Barking is annoying. LOL All dogs do that naturally. But you can train most dogs to look intimidating and bark. Yes, you can find a working line to fit into a active family household. Or you can find a showline to fit. You have plenty of time. If I were you, i would start looking at going to clubs to watch the dogs. You will find what you like. Some dogs will annoy you. Some will be ok. Some will be way to much and some will be exactly what you love. Go to AKC clubs and IPO clubs so you see a variety of all three lines of GSD's. Don't be afraid to look at lines and have a puppy shipped in from other parts of the country.

I would look for a breeder that does hips/elbows, DM testing. Ask them about allergies and bloat history in their lines. Search for the dogs that are being worked and shown and titled. Training and titling create stress the dog has to work thru and that is an indication of whether they have good nerve. You want a BALANCED dog of medium drives with a good off switch.


----------



## SnowQueen25 (Sep 9, 2020)

Sabis mom said:


> This is probably the most clear, sensible "looking for a puppy" post we have seen in recent months.
> You are giving yourself time, you understand what you need, you put health and temperament above color and you are clear that a good breeder making the right pick is the way to go. Congratulations.


Thank you so much! I really do care about health and temperament since this will be a companion that I hope will be able to reach his golden age and be able to enjoy that with our family.


----------



## SnowQueen25 (Sep 9, 2020)

Shadow Shep said:


> What breeders are you looking at?


Hello,
I've seen just a few in different states. I've looked at Huerta Hof, Wildhaus Kennels, Kavanaugh Kennels, Alta-Tollhaus, and Zu Treuen Händen are just a few that I looked at.


----------



## chuckd (Jul 16, 2019)

From my short time on this board, I can say that Chris and her dogs at Wildhaus are highly regarded and she contributes here, from time to time.

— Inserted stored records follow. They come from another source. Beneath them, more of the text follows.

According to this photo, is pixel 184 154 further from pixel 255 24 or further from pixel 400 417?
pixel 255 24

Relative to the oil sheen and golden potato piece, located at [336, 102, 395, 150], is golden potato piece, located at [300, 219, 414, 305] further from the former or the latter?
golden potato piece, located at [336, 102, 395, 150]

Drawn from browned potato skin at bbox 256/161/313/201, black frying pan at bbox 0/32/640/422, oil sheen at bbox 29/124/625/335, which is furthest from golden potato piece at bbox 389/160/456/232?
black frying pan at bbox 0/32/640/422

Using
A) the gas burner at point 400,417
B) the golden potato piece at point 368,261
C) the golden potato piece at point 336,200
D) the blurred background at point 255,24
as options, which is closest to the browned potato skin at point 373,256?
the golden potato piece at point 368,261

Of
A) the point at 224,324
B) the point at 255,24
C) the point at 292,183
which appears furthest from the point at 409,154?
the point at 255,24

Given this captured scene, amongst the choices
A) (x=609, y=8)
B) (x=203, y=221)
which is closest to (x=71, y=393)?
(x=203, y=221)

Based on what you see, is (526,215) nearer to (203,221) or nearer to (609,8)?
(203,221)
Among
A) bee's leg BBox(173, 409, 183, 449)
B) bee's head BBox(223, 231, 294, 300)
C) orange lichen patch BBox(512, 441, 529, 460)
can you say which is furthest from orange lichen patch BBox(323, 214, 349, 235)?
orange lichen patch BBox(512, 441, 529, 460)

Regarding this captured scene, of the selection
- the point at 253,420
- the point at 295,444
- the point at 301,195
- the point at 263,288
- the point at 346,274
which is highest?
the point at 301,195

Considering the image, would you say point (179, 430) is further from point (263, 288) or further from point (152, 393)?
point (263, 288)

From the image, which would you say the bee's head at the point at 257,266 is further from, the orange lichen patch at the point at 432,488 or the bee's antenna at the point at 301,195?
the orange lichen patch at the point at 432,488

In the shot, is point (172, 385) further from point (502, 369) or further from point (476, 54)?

I've been in recent communication with her and I think that her schedule of planned litters (with availability) may line up with your timeline (mine as well, haha...).


----------



## SnowQueen25 (Sep 9, 2020)

LuvShepherds said:


> Learn what “drive” means in this breed and include that in what you are looking for. Also energy, which is different from drive. I read all the very good responses you have here, and realized if I was new to the breed, I would be very confused about all the inputs. How do you go from learning about temperament, health screenings and drive, along with the line differences to finding the right dog? I suggest using recommendations to find a good breeder who will work with you and help pick the right dog.
> 
> My working line dog is high drive, my showline mix is medium high drive. Yet my WL male is much lower energy than my female. Once he has exercised, he is happiest lying under a tree in his yard hoarding a pile of toys while she is busy digging holes and making a general mess of things. She would have been a better family pet, though. He can go from 0 to 100 in a second, which is due to high drive, and would be constantly amped up with young children around. When my children were little, we got a WGSL who was perfect with children and a houseful off friends. She was picked for us by a very good breeder. She had a lot of energy and some drive but was not over the top. She was also very flexible and went with the flow no matter what we were doing. She went everywhere with us. But she was not ever a dog who would try to take a bite out of an intruder or bark very much.


Hello!
I will admit that I am still learning how to differentiate the drives and lines. I am hoping to find the right breeder who can help find the perfect furry companion for our family.

Thank you!


----------



## SnowQueen25 (Sep 9, 2020)

Jax08 said:


> Barking is annoying. LOL All dogs do that naturally. But you can train most dogs to look intimidating and bark. Yes, you can find a working line to fit into a active family household. Or you can find a showline to fit. You have plenty of time. If I were you, i would start looking at going to clubs to watch the dogs. You will find what you like. Some dogs will annoy you. Some will be ok. Some will be way to much and some will be exactly what you love. Go to AKC clubs and IPO clubs so you see a variety of all three lines of GSD's. Don't be afraid to look at lines and have a puppy shipped in from other parts of the country.
> 
> I would look for a breeder that does hips/elbows, DM testing. Ask them about allergies and bloat history in their lines. Search for the dogs that are being worked and shown and titled. Training and titling create stress the dog has to work thru and that is an indication of whether they have good nerve. You want a BALANCED dog of medium drives with a good off switch.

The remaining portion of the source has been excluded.